● Stated exercise
Reproduce word for word the passage of the article on Haredi Internet use that lies between "In December, leading" and "resolutely remain online.", inclusive.

● Text extract
****************

Are Israel’s Haredi religious authorities losing control of their followers?
In December, leading Israeli rabbis launched a new push to curtail Internet use among ultra-Orthodox Jews, emphasizing that their longstanding ban on Web surfing applied to sites geared toward the Haredi community as well. They threatened stricter penalties than ever before for those who disobeyed. But rather than showing their power, the battle against Haredi Internet use has exposed the rabbis’ weakness, as large parts of the community resolutely remain online.
The Israeli rabbis first came out against Internet use in January 2000, when more than 30 Haredi leaders forbade Internet connections at home. Back then, the main concern was the easy availability of online pornography. The ban was not particularly controversial, as Israeli Haredim had long accepted a similar ban on owning television sets.
Many Haredim, however, circumvented the ban by using 3G phones, which allowed Internet access — until the rabbis forced them to buy “kosher-certified” sets in which the Internet feature was disabled. Others frequented Internet cafés. Still others brought computers into the home for work purposes, a practice that the Rabbinical Commission for Media Affairs — established by leading Haredi rabbis to set policy — was forced to permit in 2007, conceding that the Internet was essential for many businesses.

****************

● Data excerpt
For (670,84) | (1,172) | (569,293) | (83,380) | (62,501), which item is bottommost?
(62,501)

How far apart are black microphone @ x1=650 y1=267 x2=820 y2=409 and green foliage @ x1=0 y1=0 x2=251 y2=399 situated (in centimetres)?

****************

● Answer for this exercise
In December, leading Israeli rabbis launched a new push to curtail Internet use among ultra-Orthodox Jews, emphasizing that their longstanding ban on Web surfing applied to sites geared toward the Haredi community as well. They threatened stricter penalties than ever before for those who disobeyed. But rather than showing their power, the battle against Haredi Internet use has exposed the rabbis’ weakness, as large parts of the community resolutely remain online.